* [Problem statement] Write the listing out once more, identical to the original but without pictures.

* [Collected data]
____

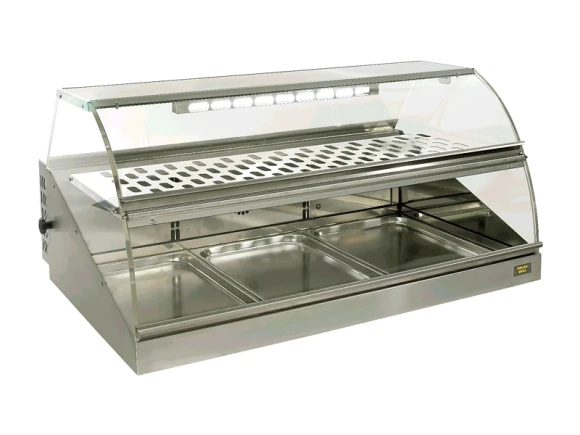 Roller Grill Int. Витрина тепловая серии VHC 1000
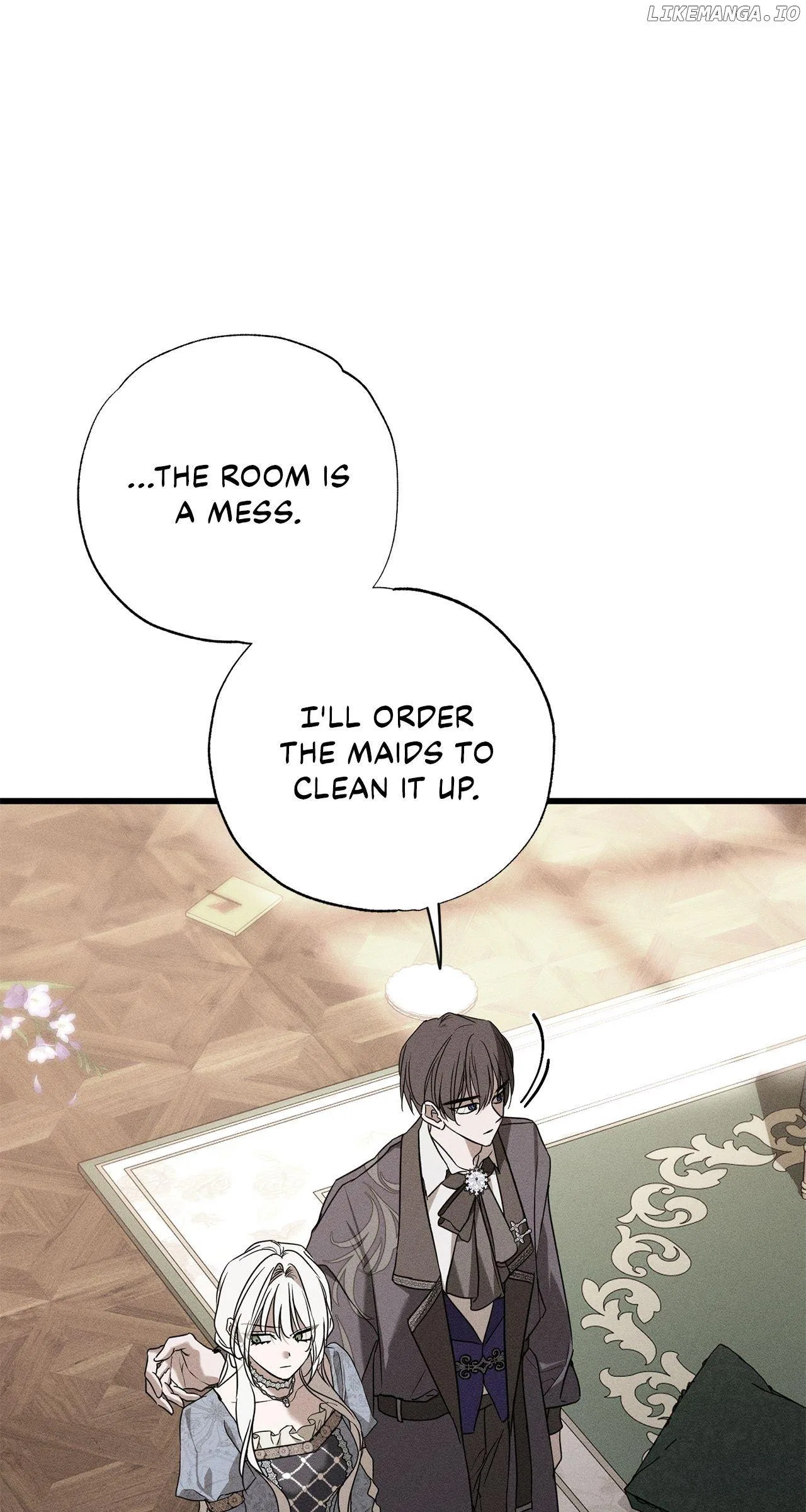 My Husband Who Hates Me Has Lost His Memories Chapter 47 – Page 34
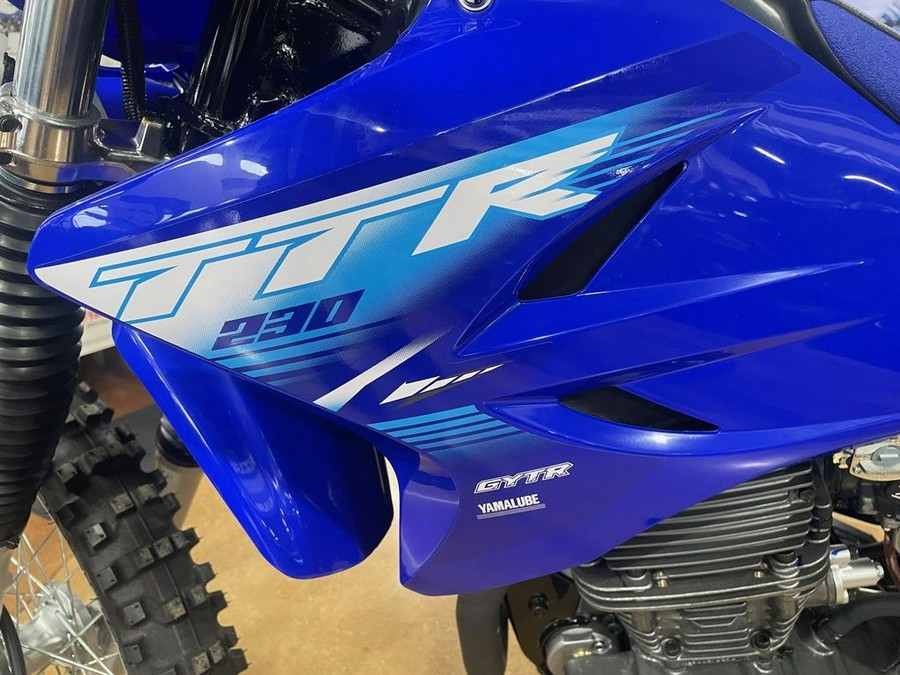 2027 Yamaha TT-R230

____

* [Output for this task]
 Roller Grill Int. Витрина тепловая серии VHC 1000
 My Husband Who Hates Me Has Lost His Memories Chapter 47 – Page 34
 2027 Yamaha TT-R230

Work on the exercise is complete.